December 20, 1998

“The Gates of Eden” by Ethan Coen

Reviewed by Mark Lindquist
New York Times Book Review

Ethan Coen and his brother, Joel, have made some of the more interesting movies of the last two decades: ”Blood Simple,” ”Raising Arizona,” ”Barton Fink” and ”Fargo.” Ethan Coen writes and Joel Coen directs. And while Ethan Coen isn’t quite as stylish with language as his brother is with a camera, he does have a distinctive voice and an offbeat worldview, both of which come through with varying degrees of success in his first collection of stories.
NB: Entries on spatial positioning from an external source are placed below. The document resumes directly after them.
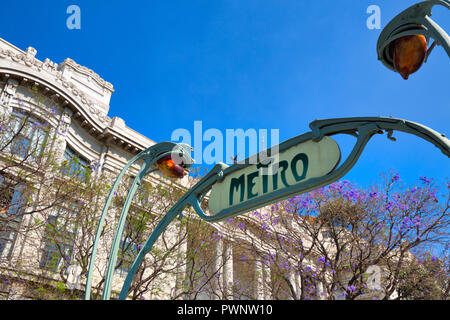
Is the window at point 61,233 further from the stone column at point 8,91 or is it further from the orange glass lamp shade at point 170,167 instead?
the orange glass lamp shade at point 170,167

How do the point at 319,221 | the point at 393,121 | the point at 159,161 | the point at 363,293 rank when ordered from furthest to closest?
the point at 319,221
the point at 363,293
the point at 159,161
the point at 393,121

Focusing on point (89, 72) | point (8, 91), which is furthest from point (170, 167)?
point (89, 72)

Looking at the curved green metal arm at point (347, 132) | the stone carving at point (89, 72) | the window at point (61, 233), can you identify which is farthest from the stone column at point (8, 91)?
the curved green metal arm at point (347, 132)

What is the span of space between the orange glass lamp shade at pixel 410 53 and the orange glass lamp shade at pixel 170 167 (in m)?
3.06

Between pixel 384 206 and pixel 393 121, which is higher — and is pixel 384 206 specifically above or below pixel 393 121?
above

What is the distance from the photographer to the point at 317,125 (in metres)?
3.54

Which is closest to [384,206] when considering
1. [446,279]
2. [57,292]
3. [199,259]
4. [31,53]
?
[446,279]

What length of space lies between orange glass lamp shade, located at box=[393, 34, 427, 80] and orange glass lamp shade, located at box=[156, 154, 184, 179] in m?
3.06

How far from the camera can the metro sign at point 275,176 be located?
11.2 feet

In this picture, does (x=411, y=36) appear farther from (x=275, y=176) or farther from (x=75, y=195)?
(x=75, y=195)

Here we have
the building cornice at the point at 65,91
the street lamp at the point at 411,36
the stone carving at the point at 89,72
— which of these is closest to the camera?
the street lamp at the point at 411,36

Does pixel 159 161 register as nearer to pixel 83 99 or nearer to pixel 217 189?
pixel 217 189

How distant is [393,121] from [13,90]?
69.0ft

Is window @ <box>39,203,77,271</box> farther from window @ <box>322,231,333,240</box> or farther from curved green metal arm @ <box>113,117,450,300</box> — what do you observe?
curved green metal arm @ <box>113,117,450,300</box>
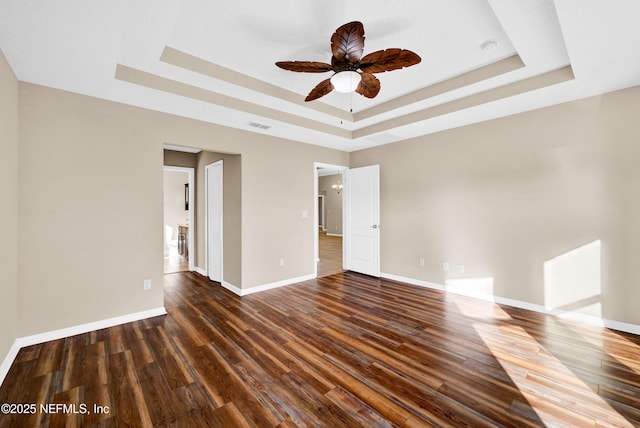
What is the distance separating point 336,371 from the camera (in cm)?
224

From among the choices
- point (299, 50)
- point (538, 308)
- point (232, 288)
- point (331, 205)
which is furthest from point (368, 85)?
point (331, 205)

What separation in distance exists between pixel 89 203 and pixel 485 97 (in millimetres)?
4685

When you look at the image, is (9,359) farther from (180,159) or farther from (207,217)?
(180,159)

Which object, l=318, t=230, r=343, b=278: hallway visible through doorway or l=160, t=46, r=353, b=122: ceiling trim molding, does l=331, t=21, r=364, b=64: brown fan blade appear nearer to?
l=160, t=46, r=353, b=122: ceiling trim molding

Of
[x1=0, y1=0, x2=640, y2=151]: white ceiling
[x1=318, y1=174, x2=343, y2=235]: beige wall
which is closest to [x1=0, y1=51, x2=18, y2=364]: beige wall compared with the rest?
[x1=0, y1=0, x2=640, y2=151]: white ceiling

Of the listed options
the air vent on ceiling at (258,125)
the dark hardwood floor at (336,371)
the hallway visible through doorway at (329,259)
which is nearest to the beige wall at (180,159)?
the air vent on ceiling at (258,125)

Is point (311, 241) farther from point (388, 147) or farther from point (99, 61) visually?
point (99, 61)

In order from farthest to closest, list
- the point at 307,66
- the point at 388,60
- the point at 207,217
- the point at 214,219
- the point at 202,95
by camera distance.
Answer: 1. the point at 207,217
2. the point at 214,219
3. the point at 202,95
4. the point at 307,66
5. the point at 388,60

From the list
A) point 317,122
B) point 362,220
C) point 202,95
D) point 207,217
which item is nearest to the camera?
point 202,95

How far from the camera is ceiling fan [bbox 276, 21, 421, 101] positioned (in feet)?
6.45

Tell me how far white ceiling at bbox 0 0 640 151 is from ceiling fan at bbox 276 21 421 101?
323 millimetres

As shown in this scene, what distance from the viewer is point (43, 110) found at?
274 cm

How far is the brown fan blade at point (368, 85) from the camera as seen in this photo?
→ 7.94 ft

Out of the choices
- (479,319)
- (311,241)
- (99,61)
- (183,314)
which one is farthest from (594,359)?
(99,61)
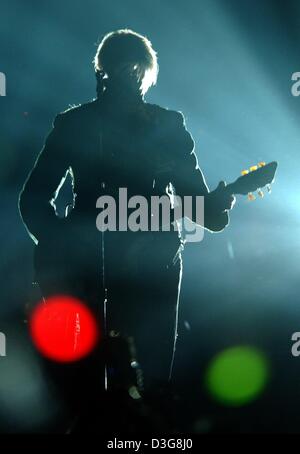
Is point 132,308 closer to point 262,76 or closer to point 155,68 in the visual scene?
point 155,68

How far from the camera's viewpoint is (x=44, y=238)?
155 centimetres

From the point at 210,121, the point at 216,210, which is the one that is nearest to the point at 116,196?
the point at 216,210

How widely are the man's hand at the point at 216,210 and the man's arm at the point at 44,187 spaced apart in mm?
485

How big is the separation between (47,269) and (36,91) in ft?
10.4

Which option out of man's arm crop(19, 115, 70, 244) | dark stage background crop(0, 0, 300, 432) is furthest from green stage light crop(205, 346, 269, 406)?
man's arm crop(19, 115, 70, 244)

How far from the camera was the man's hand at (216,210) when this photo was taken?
1646 millimetres

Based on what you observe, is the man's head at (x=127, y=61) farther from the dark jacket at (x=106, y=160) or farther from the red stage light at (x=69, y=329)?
the red stage light at (x=69, y=329)

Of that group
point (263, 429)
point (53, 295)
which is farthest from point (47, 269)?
point (263, 429)

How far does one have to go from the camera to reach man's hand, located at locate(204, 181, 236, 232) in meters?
1.65

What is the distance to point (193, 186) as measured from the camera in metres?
1.66

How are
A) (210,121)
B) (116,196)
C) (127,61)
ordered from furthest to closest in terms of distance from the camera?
1. (210,121)
2. (127,61)
3. (116,196)

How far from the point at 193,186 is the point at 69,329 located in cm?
63

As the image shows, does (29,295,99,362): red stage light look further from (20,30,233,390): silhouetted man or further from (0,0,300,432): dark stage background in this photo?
(0,0,300,432): dark stage background

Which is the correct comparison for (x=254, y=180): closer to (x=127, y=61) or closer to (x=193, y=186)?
(x=193, y=186)
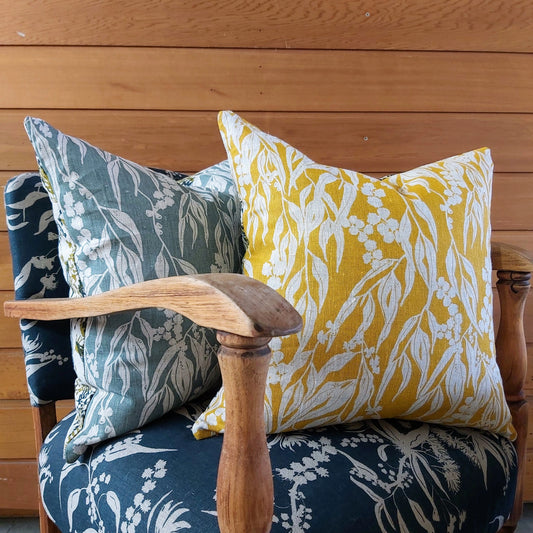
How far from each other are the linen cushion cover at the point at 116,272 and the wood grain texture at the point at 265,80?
1.82ft

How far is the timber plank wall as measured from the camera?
1.21 meters

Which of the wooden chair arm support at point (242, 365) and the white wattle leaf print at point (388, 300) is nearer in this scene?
the wooden chair arm support at point (242, 365)

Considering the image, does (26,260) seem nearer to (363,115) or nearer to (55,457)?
(55,457)

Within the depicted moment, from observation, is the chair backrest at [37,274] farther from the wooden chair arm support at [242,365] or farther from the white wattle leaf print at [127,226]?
the wooden chair arm support at [242,365]

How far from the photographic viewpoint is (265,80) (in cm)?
125

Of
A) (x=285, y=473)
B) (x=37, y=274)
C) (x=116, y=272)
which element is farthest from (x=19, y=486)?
(x=285, y=473)

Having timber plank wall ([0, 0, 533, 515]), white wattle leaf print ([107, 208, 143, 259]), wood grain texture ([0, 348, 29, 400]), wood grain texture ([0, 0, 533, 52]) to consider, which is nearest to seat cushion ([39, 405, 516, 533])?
white wattle leaf print ([107, 208, 143, 259])

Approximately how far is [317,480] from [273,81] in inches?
37.0

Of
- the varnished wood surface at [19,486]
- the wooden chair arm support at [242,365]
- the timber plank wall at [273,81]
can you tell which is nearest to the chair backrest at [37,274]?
the wooden chair arm support at [242,365]

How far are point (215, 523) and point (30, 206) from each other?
523mm

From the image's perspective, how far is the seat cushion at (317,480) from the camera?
Answer: 562mm

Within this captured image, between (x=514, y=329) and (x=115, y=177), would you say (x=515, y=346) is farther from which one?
(x=115, y=177)

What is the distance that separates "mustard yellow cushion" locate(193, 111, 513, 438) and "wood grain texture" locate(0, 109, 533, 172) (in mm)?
541

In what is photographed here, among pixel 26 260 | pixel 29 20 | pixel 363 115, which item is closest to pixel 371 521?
pixel 26 260
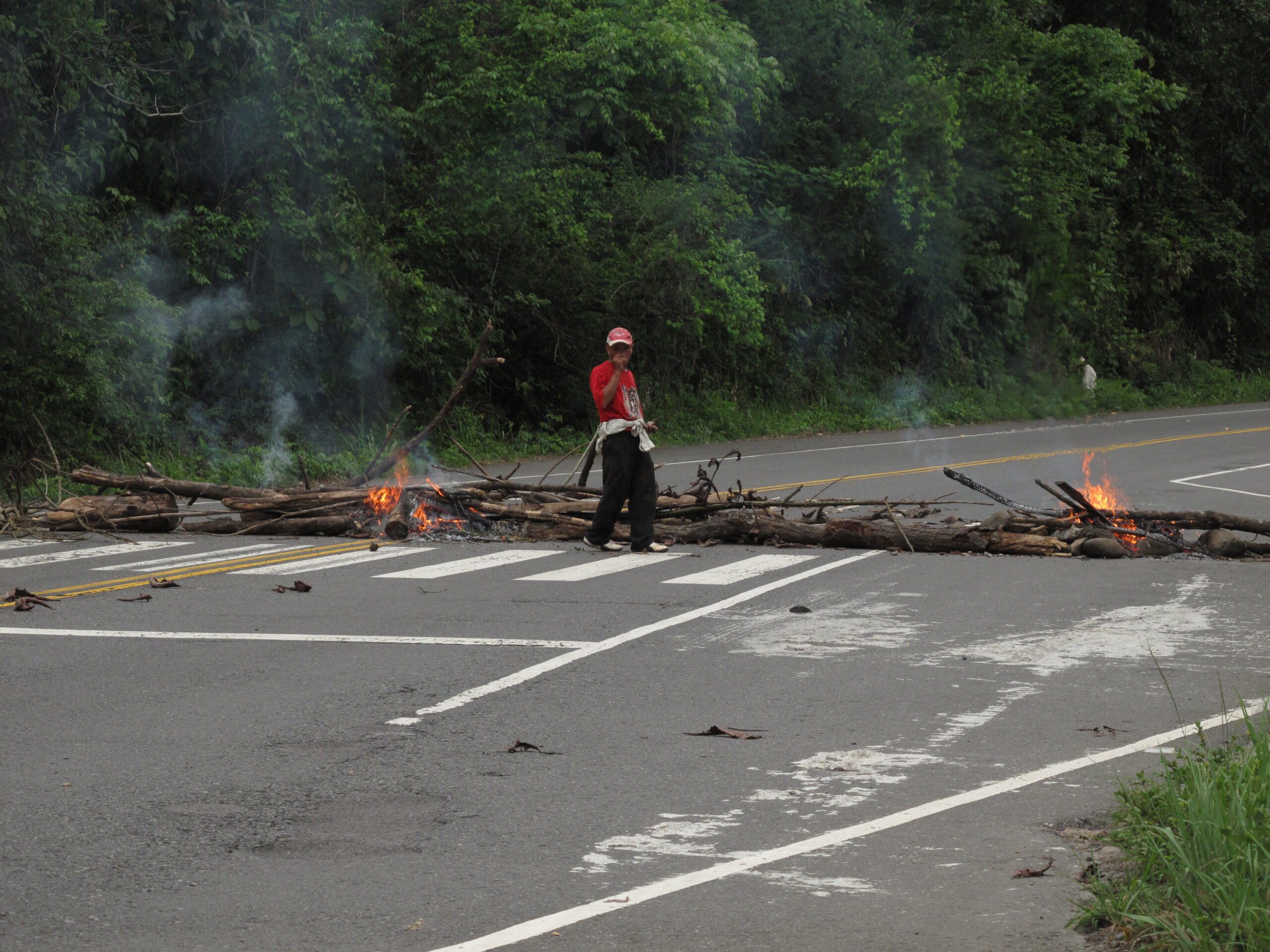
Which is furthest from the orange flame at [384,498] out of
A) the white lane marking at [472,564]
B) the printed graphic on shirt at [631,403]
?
the printed graphic on shirt at [631,403]

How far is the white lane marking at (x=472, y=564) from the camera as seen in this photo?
12.8 metres

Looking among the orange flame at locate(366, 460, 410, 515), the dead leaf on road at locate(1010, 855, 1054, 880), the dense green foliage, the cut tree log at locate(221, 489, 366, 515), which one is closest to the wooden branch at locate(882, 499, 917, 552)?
the orange flame at locate(366, 460, 410, 515)

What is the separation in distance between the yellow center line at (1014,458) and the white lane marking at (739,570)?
358cm

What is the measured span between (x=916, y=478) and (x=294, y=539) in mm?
9466

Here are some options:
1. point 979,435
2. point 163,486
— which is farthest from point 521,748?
point 979,435

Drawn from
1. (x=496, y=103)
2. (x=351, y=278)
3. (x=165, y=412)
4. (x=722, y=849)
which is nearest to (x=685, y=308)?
(x=496, y=103)

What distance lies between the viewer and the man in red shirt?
13898 mm

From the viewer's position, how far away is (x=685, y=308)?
29266mm

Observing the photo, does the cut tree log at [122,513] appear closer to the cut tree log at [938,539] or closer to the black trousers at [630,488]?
the black trousers at [630,488]

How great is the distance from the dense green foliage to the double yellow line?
678cm

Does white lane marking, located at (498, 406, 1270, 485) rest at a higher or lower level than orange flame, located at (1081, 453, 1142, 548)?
higher

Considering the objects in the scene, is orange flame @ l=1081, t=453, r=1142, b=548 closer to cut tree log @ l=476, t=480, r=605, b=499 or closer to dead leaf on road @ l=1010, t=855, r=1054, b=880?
cut tree log @ l=476, t=480, r=605, b=499

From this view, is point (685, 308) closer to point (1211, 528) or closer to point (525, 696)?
point (1211, 528)

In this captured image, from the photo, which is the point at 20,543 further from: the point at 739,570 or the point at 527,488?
the point at 739,570
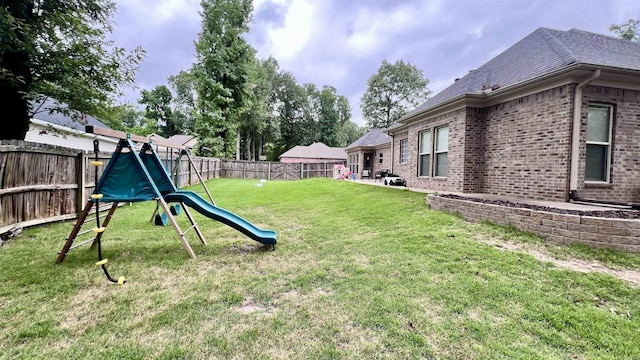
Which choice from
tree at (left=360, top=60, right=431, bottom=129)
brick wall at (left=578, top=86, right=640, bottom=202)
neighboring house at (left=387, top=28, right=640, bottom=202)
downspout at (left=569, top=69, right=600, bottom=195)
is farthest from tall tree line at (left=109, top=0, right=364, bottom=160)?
brick wall at (left=578, top=86, right=640, bottom=202)

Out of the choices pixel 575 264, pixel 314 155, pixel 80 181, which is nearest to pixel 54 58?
pixel 80 181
”Have You Ever Been to Electric Ladyland” is a brilliant monologue by a record executive trying to figure out who had a motive to castrate his dog. But ”Johnnie Ga-Botz,” composed of nothing but dialogue and stage directions, is the sort of exercise that talented, undisciplined creative writing students pound out at 3 A.M. The title story is a good example of what the Coen brothers are known for: a leap into an off-kilter yet fully imagined world in which a bureaucrat with the California Department of Weights and Measures thinks and acts like a hard-boiled detective.

All of these stories take place in Coen Brothers Land, a parallel universe similar to our own — except it’s weirder, funnier and better edited.